Рюрикович (СИ) - Калинин Алексей. Страница 2
И эти обитатели позволили себе перешёптываться, как будто не знали, что у ведарей слух сродни волчьему:
— Кто его вообще пустил во дворец?
— Какой же он…
— Неужели это в самом деле царский сын? Я помню его только мальчишкой.
— Вон как смотрит, как будто кинуться готов…
Кто сейчас вокруг меня? Дворяне да бояре, воеводы, дорогие костюмы, меха и шёлк, золото и драгоценные камни… Аристократия чистейшей воды, которая тяжелее фамильного меча ничего не поднимала.
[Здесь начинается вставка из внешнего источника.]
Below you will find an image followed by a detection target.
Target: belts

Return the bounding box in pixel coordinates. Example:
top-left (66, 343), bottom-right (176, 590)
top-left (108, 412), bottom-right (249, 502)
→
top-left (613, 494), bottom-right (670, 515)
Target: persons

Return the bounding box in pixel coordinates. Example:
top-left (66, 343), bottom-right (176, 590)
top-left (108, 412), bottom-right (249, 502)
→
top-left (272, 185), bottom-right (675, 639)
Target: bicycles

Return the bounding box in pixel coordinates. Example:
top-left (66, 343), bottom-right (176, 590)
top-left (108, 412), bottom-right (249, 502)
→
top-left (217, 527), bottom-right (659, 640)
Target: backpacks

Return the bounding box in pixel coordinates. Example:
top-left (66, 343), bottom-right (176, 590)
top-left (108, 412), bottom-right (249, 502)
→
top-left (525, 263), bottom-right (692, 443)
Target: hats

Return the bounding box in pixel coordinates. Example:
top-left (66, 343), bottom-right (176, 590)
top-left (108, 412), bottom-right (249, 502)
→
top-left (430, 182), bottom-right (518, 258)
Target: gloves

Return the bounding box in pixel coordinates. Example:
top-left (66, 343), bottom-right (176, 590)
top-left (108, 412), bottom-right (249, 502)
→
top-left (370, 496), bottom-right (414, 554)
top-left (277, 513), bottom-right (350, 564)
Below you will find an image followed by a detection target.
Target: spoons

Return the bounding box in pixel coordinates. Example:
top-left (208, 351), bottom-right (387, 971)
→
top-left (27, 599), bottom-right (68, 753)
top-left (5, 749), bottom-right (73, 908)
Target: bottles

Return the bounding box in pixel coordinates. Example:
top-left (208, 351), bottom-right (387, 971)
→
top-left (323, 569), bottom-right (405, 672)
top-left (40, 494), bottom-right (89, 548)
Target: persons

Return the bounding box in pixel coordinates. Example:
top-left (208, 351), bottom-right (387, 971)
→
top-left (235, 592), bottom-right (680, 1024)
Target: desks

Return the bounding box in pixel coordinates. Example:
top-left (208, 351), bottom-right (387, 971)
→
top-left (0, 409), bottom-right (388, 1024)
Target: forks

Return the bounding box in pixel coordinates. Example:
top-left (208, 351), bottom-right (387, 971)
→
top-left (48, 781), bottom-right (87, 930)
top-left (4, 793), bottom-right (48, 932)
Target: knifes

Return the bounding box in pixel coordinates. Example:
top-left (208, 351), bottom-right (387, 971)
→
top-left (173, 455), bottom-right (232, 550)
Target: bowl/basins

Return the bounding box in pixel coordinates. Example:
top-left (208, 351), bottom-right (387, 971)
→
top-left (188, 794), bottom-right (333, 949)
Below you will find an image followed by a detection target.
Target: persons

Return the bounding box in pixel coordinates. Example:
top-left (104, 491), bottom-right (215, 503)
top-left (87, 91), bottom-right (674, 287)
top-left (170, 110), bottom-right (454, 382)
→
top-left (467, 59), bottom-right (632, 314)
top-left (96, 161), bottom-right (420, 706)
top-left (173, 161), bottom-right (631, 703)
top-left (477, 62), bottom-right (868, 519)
Они разглядывали меня, как монстра из зоопарка. Для этой почтенной публики я сам сродни стрыге — чудовищу, имевшему два сердца, две души и два ряда зубов. И если не наличие царской крови в моих венах, то погнали бы меня прочь поганой метлой, лишь бы не смущал благочестивые взгляды своим приобретённым уродством.
Да чего я вдруг стал загоняться подобными мыслями? Чего мне стыдиться?
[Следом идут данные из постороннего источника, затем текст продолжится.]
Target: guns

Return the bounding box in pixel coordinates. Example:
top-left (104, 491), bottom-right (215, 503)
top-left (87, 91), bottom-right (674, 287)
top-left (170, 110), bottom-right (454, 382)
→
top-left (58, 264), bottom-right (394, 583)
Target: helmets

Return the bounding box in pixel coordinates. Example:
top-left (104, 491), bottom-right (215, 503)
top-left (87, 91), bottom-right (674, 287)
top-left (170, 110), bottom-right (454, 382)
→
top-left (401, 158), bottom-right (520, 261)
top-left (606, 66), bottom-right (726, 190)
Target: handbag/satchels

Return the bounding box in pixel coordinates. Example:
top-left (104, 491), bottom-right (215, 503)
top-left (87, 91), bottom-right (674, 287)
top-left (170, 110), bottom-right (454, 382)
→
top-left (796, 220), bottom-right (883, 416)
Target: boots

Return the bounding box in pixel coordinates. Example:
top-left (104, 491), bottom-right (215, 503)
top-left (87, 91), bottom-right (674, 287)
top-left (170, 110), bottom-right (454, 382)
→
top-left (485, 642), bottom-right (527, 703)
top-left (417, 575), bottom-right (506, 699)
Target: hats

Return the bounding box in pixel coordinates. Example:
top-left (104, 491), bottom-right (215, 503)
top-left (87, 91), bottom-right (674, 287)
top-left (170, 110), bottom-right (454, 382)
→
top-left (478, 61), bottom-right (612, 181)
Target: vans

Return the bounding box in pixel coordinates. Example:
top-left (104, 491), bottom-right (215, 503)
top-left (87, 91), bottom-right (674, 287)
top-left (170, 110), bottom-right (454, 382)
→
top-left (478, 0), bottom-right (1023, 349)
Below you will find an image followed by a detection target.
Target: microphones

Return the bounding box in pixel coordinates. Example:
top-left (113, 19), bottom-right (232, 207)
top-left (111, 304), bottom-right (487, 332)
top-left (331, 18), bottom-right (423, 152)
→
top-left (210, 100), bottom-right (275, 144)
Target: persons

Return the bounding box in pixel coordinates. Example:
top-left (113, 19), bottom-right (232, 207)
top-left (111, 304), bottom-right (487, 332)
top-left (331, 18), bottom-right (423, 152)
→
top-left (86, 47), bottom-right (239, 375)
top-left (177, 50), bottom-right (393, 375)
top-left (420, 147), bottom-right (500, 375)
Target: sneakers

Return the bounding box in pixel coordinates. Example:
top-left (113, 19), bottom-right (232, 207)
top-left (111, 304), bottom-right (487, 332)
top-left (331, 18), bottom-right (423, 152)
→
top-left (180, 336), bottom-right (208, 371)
Хоть одного из этих полупокеров запустить бы в Васюганские болота без оберегов и чар на полчасика, тогда на их никчёмную жизнь никто не поставил бы и погнутую копейку. Или на другой планете, в другой жизни, пустить по болотам жёлтой гнили — тогда бы вообще без шансов на возврат.
А пока вот они, вельможные господа, аристократы, стоят, пялятся на мои потрёпанные, хотя и чистые походные одёжи.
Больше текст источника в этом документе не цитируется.